Not gentrification, but transformation is the goal that the $4 million development at the Fitzgerald neighborhood aims to achieve. The Fitz Forward project hopes to return the community to its heydays within two years, and the wait won’t be a long one for the 600 families who have remained and held on tight to a place inextricably linked to their lives and who they are. People are also enthusiastic about working with the city on this pilot neighborhood project.
Development is slated for the area where a majority of the land is under the possession of the Detroit Land Bank. With a few abandoned properties razed down, development is envisioned for the area as a whole. The first task – freeing the area of blight – is underway, and then real work on the one square mile begins. It signals the start of the urban revitalization that the city needs, and so far, the approach has been both sensible and sensitive.

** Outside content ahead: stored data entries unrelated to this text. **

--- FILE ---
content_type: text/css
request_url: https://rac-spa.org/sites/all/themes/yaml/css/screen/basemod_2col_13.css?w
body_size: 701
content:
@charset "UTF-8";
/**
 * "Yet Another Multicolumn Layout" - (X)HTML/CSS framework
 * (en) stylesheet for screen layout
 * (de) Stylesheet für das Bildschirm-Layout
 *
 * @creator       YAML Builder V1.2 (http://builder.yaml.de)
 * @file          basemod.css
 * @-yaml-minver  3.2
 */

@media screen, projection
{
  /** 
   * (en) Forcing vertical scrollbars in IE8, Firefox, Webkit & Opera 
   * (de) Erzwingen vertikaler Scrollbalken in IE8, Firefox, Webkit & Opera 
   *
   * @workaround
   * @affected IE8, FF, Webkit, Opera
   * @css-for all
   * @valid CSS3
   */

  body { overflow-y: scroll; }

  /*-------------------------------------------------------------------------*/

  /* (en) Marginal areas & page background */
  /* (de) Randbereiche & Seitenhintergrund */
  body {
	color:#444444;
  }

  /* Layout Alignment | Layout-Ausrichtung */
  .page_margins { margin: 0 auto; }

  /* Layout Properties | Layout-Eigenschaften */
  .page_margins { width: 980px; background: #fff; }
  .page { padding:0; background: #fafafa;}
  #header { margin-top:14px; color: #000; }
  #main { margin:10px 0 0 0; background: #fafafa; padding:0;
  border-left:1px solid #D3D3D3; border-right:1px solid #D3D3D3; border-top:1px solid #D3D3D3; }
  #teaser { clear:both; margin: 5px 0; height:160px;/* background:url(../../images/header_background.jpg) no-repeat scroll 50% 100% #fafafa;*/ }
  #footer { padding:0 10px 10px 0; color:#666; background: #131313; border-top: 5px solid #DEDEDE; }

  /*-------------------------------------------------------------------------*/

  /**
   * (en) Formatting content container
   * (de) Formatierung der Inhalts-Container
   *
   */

The Ella Fitzgerald city park will be built at the vacant lot on Prairie Street. A quarter mile trail will connect the area to the Marygrove College in the vicinity. An interesting and a pioneering plan comes courtesy of controlled environment agriculture platform Green Collar Foods, under which some vacant lots will be set aside for producing food and building groves and orchards all through the neighborhood. This new and exciting urban farming technique is expected to give residents access to fresh, high-quality food.
The development is being launched in partnership by Century Partners and The Platform, both based out of the city. As part of the plan, 373 parcels of land and homes will be refurbished, and landscaping work will be initiated in collaboration with community-inspired landscaping organization Building Community Value. Vacant lots will be beautified to enhance the neighborhood’s aesthetics while also providing its kids with recreational opportunities.
If Fitz Forward is successful, the project could be replicated in other areas. The people-focused development could serve as a template for other cities and states that have earmarked neighborhood redevelopment and revival. And with development targeting one neighborhood at a time, Detroit can experience the resurgence it deserves.